Dataset excerpts START

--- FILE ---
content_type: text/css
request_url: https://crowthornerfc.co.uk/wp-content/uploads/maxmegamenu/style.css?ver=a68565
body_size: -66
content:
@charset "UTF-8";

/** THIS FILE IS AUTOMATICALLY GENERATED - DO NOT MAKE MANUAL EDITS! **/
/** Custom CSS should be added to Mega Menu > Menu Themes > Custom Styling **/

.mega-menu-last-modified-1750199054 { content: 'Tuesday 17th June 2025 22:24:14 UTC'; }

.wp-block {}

Dataset excerpts END

§ **Work request**
From the line holding "content_type: text/css" to the last line of the data above, copy every line exactly and include nothing more.

§ **Solution**
content_type: text/css
request_url: https://crowthornerfc.co.uk/wp-content/uploads/maxmegamenu/style.css?ver=a68565
body_size: -66
content:
@charset "UTF-8";

/** THIS FILE IS AUTOMATICALLY GENERATED - DO NOT MAKE MANUAL EDITS! **/
/** Custom CSS should be added to Mega Menu > Menu Themes > Custom Styling **/

.mega-menu-last-modified-1750199054 { content: 'Tuesday 17th June 2025 22:24:14 UTC'; }

.wp-block {}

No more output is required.